Saturday, August 6, 2011

Entitlements is not a 4 letter word

If you are making less than $106,800.00 a year then you are disproportionately paying for entitlements that you count on being there for your retirement or if you should become disabled.  Without a doubt the wealthiest 2% are set for any eventuality that comes their way but these are entitlements for which you were required to make contributions and therefore should not be discarded by the weasels in Washington today. To take your money with the promise of future benefits then not deliver is fraud and the only reason that Washington thinks of these entitlements as part of the spending problem is due to their mismanagement of the budgets since the Reagan Administration.  Do not misconstrue what I am saying here – this is a history lesson not a call for a Balanced Budget Amendment.

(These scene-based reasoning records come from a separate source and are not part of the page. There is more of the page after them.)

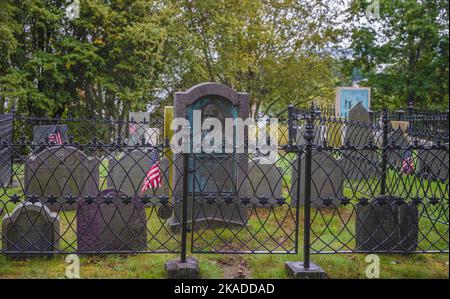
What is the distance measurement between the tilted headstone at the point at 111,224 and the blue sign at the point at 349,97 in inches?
562

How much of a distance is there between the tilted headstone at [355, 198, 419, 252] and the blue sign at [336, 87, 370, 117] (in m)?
13.4

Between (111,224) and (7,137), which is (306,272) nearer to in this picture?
(111,224)

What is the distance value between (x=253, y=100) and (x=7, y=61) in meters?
10.5

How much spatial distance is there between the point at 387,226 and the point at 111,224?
10.3 ft

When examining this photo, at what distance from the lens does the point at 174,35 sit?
851 inches

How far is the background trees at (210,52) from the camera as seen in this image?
19281mm

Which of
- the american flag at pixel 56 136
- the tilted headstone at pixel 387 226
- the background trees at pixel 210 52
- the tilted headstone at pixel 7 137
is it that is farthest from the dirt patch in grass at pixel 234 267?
the background trees at pixel 210 52

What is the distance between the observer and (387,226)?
19.6ft

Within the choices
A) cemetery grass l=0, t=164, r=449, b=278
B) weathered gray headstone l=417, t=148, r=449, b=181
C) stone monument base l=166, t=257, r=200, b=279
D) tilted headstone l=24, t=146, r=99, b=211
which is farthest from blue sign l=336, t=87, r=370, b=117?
stone monument base l=166, t=257, r=200, b=279

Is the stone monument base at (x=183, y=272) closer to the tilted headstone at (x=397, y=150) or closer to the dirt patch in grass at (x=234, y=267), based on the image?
the dirt patch in grass at (x=234, y=267)

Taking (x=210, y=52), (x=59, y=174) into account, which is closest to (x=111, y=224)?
(x=59, y=174)

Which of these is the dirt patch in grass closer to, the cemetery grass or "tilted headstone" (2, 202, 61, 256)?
the cemetery grass

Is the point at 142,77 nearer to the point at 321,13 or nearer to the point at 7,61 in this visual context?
the point at 7,61

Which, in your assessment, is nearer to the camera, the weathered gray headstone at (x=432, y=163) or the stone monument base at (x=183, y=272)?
the stone monument base at (x=183, y=272)
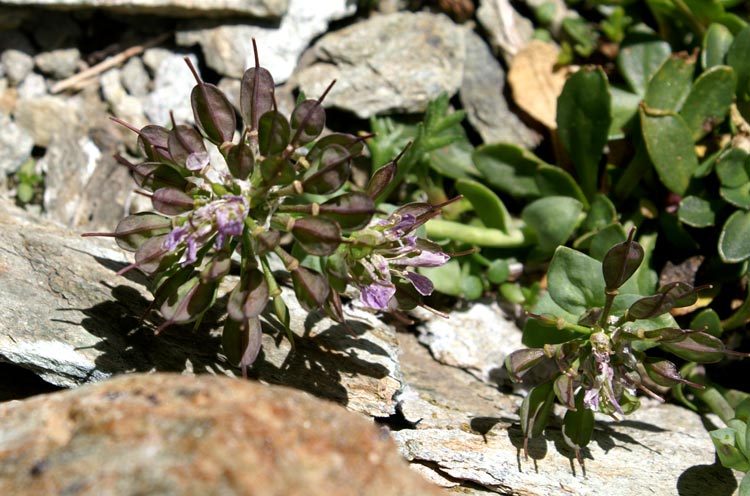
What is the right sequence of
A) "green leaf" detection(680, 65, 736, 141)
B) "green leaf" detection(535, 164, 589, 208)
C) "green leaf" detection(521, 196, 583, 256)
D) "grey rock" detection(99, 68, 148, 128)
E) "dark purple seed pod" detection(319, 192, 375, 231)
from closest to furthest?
"dark purple seed pod" detection(319, 192, 375, 231) < "green leaf" detection(521, 196, 583, 256) < "green leaf" detection(680, 65, 736, 141) < "green leaf" detection(535, 164, 589, 208) < "grey rock" detection(99, 68, 148, 128)

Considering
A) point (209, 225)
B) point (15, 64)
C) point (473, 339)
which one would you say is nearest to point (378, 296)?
point (209, 225)

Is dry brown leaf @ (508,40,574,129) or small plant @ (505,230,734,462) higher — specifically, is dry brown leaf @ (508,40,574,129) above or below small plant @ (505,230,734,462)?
above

The people we sent to Washington decided to borrow money from the surpluses that our entitlements were generating and now do not want to levy the needed taxes to repay those loans. In lieu of repayment they want to retroactively change the terms of those loans and accuse us of being some kind of mythical welfare queen/king or malcontent.

To help with the problems with which these entitlements are saddled we need to understand that we have already paid for them outside of our Federal Income Tax responsibilities and the funds belong to us and were entrusted to the government so that games that are played on Wall Street would not negatively impact a secure future.

First – collect more from those making more than $106,800 a year. This can be done at a reduced rate and without an employer matching over that amount as to not further chill an already cold jobs market.

Per the AFL-CIO’s Pay Watch the average salary and bonus of the S&P 500 CEOs is $1,345,402.00 which is an hourly rate of $646.83 or $153.58 per hour 24-7. For comparison’s sake the poor shlub making $106,800 per year would only be making $12.19 per hour 24-7. At the CEO’s rate he would be done making any contributions to Social Security and Medicare before the end of the first month. 
“In 2010, Standard & Poor's 500 Index company CEOs received, on average, $11.4 million in total compensation— a 23 percent increase in one year.[1] Based on 299 companies’ most recent pay data for 2010, their combined total CEO pay of $3.4 billion could support 102,325 median workers’ jobs.”


 
Using numbers reported by Forbes the average compensation for the top 500 averaged $8,000,000 which means by lunchtime on the third working day of 2009 the CEO has stopped all contributions to Social Security and Medicare. Is there any wonder why these essential programs are being starved to death as compensation continues to grow at the higher end of the scale and not so much at the lower end?

Special Report
What The Boss Makes
Scott DeCarlo, 04.28.10, 06:00 PM EDT
Our analysis of executive pay shows which big bosses made the most and which deserved what they made.
In total, these 500 executives earned $4 billion in 2009, which averages out to $8 million apiece.

Second – do not vote for anyone that would fraudulently take away from you what you have already paid for when they refuse to fix a problem instead of killing your benefits off.